Liar
Nie był przeciętnym mężczyzną, niewyróżniającym się z tłumu. Przynajmniej nie dla osoby która uważała go za cały swój świat.
Odstawił kieliszek na niewielki kawowy stolik, i spojrzał prosto w niebieskie oczy, oczy w których tonął bez granic, oczy tak hipnotyzujące, tak pochłaniające swoją barwą, że człowiek mógłby wpatrywać się w nie godzinami.
Ciszę panującą między nimi przerwał Chuuya zadając pytanie którego Dazai obawiał się najbardziej.
- Kochasz mnie?
Obawiał się go, ponieważ nie potrafił uzasadnić odpowiedzi na to pytanie.
-Tak.
-Kłamca.
-Chuuya dla-
-Wystarczy już tego. Łżesz jak pies, nawet nie potrafisz udzielić tak prostej odpowiedzi.
-Nie jest ona prosta.
-Ależ oczywiście że jest, wystarczy tylko tak lub nie, bo żadne może czy chyba tak nie wchodzi w grę. Nie umiesz nawet przyznać przed samym sobą że mnie nie kochasz. Okłamujesz mnie, siebie. Czy to ma jakikolwiek sens? Zastanów się.

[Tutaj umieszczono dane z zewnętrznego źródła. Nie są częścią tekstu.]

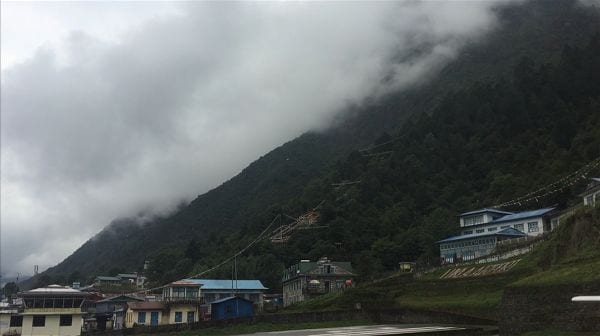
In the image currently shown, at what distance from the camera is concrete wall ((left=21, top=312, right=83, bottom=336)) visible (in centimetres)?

-Teraz ty kłamiesz. Nie potrafię wyrazić słowami tego co do ciebie czuję.
- A czym, magią?
- Nie do końca magią.- szatyn wstał z fotela i skierował się w stronę błękitnookiego. Uniósł jego podbródek i musnął jego usta. Najpierw delikatnie, potem dziko, bez opamiętania. Chuuya próbował go odepchnąć, lecz Dazai zawsze dostawał tego, czego chciał. Złapał nadgarstki Nakahary i zaczął obsypywać jego dłonie pocałunkami.
- Dazai nie pozwalam na to. Oi Daz-ah~.- Z ust rudego wyrwał się niekontrolowany jęk rozkoszy kiedy dłonie Osamu znalazły się pod jego koszulą. Dazai zaczął błądzić po plecach egzekutora swoimi zimnymi dłońmi, co wprawiało rudego w stan otępienia.
-Jeden, dwa, trzy... Jesteś strasznie chudy Chuuya. I kruchy.- Dodał szeptem licząc jego żebra.
-Zostaw mnie Dazai! Puszczaj mnie natychmiast.- rudowłosy szarpał się niemiłosiernie.
Szatyn natychmiast odsunął się od egzekutora i oddalił się w kierunku drzwi.
-Żegnaj Chuuya. Być może jeszcze kiedyś się spotkamy.
-Kłamiesz. Nigdy nie mów żegnaj, ponieważ pożegnanie oznacza odejście, a odejście oznacza zapomnienie.*-rudowłosy chwycił Osamu za koszulę i przyciągnął do pocałunku. Dazai wiedział że nie może tego zlekceważyć, ponieważ to oznaczało że mu zależy, a rzadko mu na czymś zależało. Ale jeszcze nigdy nie zależało mu na kimś.
-Ale dla mnie ta odpowiedź jest prosta.
-Huh? Chuuya o co- szatyna uciszył palec na jego ustach.
-Ja cię kocham. Kocham cię bezwarunkowo, a jeśli kiedy odejdziesz, nadal będę cię kochać.